— BEGIN Supplied records —
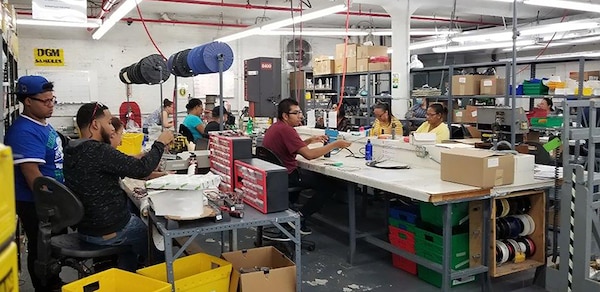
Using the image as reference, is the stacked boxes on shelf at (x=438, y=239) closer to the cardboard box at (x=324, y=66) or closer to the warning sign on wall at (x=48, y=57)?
the cardboard box at (x=324, y=66)

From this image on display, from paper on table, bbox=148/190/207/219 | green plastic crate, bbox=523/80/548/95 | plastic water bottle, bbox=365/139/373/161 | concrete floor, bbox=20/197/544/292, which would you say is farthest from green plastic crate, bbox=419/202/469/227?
green plastic crate, bbox=523/80/548/95

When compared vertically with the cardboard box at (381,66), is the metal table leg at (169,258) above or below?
below

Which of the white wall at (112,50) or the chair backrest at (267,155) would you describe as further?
the white wall at (112,50)

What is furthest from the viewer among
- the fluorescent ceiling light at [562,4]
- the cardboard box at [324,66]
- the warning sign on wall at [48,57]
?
the warning sign on wall at [48,57]

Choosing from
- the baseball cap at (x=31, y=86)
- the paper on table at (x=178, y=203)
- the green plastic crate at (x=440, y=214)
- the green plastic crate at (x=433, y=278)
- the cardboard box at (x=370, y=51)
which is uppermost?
the cardboard box at (x=370, y=51)

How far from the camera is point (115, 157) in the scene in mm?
2828

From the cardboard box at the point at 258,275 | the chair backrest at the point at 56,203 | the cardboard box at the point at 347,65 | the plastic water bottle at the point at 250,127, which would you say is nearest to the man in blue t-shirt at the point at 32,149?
the chair backrest at the point at 56,203

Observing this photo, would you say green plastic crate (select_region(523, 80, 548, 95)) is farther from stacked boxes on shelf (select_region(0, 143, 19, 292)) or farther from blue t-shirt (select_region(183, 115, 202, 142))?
stacked boxes on shelf (select_region(0, 143, 19, 292))

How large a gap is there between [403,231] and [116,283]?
2.15 meters

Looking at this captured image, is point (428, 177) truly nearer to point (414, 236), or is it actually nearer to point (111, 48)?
point (414, 236)

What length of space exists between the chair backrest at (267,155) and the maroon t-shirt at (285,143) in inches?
5.4

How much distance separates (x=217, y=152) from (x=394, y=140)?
1.72m

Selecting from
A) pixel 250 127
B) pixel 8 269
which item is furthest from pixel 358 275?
pixel 250 127

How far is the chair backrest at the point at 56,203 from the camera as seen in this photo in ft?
8.50
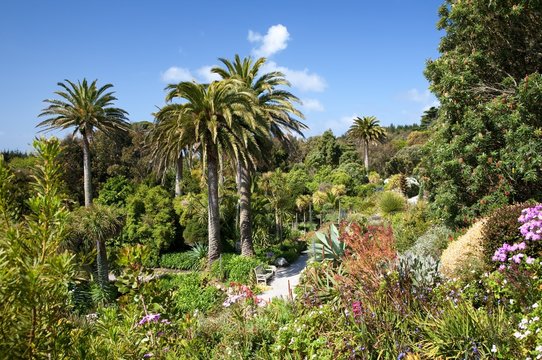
— END Supplied records —
Please change "chair backrest" to "seat back" in the lines starting at the one containing "How much distance" and ending at the last line, keeping all else the same and leaving out the pictures.

How much distance separates (x=217, y=152) from (x=394, y=140)?
1.72m

Selecting from
A) pixel 250 127
B) pixel 8 269
which item is furthest from pixel 358 275?
pixel 250 127

How far is the seat back at the point at 56,203 from the camera as seen in this photo in ft?
8.50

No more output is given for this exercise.